Updates from our AI assessment projects
Three new findings
This term, we’ve been busy turning out results and analysis for all of our big Comparative Judgement national assessment projects.
The Comparative Judgement plus AI model, which we developed earlier this year and trialled in March, is now available as standard for all of our national & bespoke assessments. We have now assessed over 200,000 pieces of writing using this model and we have just completed our first national history assessment.
Here are three new things we’ve learned from this term’s assessments.
AI Comparative Judgement delivers very similar results to human Comparative Judgement - it’s just quicker!
We’ve written extensively about the high agreement rates we see between our human & AI judges.
We now have some different data points showing something similar.
For the Year 3 writing assessment that we ran this term, almost half of our schools chose to use AI judges, and the rest chose not to. This means we can compare the results of each sub-group and see if there are any discrepancies.
What we found was that the two groups were very similar. The overall means of each group were exactly the same: 493. The standard deviation for the AI-judged group was slightly smaller - 39 compared to 46. This means there were fewer very high and very low scores in the AI-judged group. We are not totally sure why this is, but it is not a huge difference.
AI is better at Comparative Judgement than absolute judgement
There are a lot of organisations out there doing AI marking. Most of them get the AI to do traditional marking, which is a form of absolute judgement. You are asking the AI to look at one piece of writing and place it on an absolute scale.
We trialled this approach in the past and moved away from it for several reasons, the most important of which was that the AI just wasn’t very good at it.1
One way we can validate the scores from any assessment is to see if they help you predict the scores the same students got on other assessments of the same construct. We have used this method to validate our human Comparative Judgement assessments over the last few years and we routinely see 0.7+ correlation between student scores on one assessment and the next. Using the AI to make absolute judgements, we saw only a 0.5 correlation.
However, now we are using Comparative Judgement, we are seeing much higher correlations. Approximately 23,000 students who took part in this term’s Year 3 assessment also took part in a similar Year 2 assessment in February which was entirely judged by humans. We could therefore measure the correlation between the Feb Y2 assessment and the Oct Y3 assessment. We found that the October Y3 human and AI judges both achieved high correlations with the Feb Y2 assessment. (This of course is another data point showing that the AI is as good as humans).
AI can judge subjects other than English Language
We have just completed our first nationally standardised history assessment. 25 schools and just over 4,000 students took part. In the past we have had lots of schools use our platform for history assessment, but we’ve never run a nationally standardised project, partly because there aren’t as many history teachers as English teachers and this makes judging quite time consuming.
Adding in AI judges dramatically reduced the time it took to judge. On average, each teacher in the project judged for just under 20 minutes - which is what we predicted. In return, they got 7 PDFs with incredibly detailed data and feedback.

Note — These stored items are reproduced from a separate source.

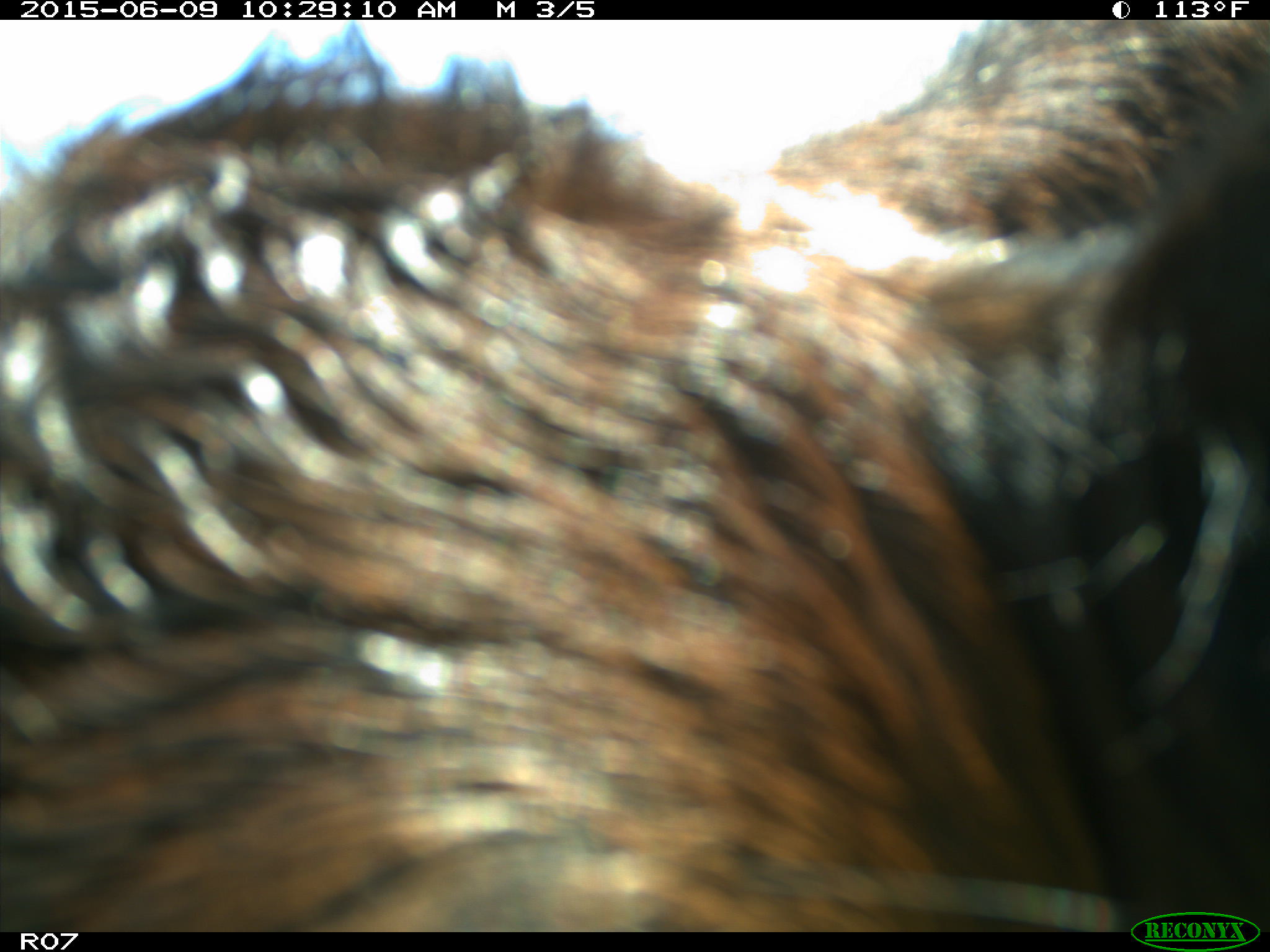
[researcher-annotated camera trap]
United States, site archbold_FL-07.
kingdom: Animalia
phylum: Chordata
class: Mammalia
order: Artiodactyla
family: Bovidae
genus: Bos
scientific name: Bos taurus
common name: domestic cow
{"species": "Bos taurus (domestic cow)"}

Was the AI good at judging more complex essays where the focus is not just on writing but on subject content too? The AI agreed with the human decisions 77% of the time. This is slightly lower than the 85% we typically get for writing assessments, but it’s still not bad. Our initial feedback from schools is that the results made sense.
We also have hundreds of schools using our platform to run custom AI assessments in a whole range of subjects. Custom assessments use all of our AI features, but they are customised to an individual’s schools curriculum & calendar and aren’t nationally standardised. It is early days, but so far the approach seems to be working well for all these other subjects too.
If you would like to learn more, our next introduction webinar is in January.
Even if the AI does get better at absolute judgement, there are still problems. It’s hard to use human oversight to validate this approach, and there is no statistical model underneath it - which is a problem given that most grades involve a significant statistical element (eg in England about 2.5% of students get a grade 9 in GCSE English Language).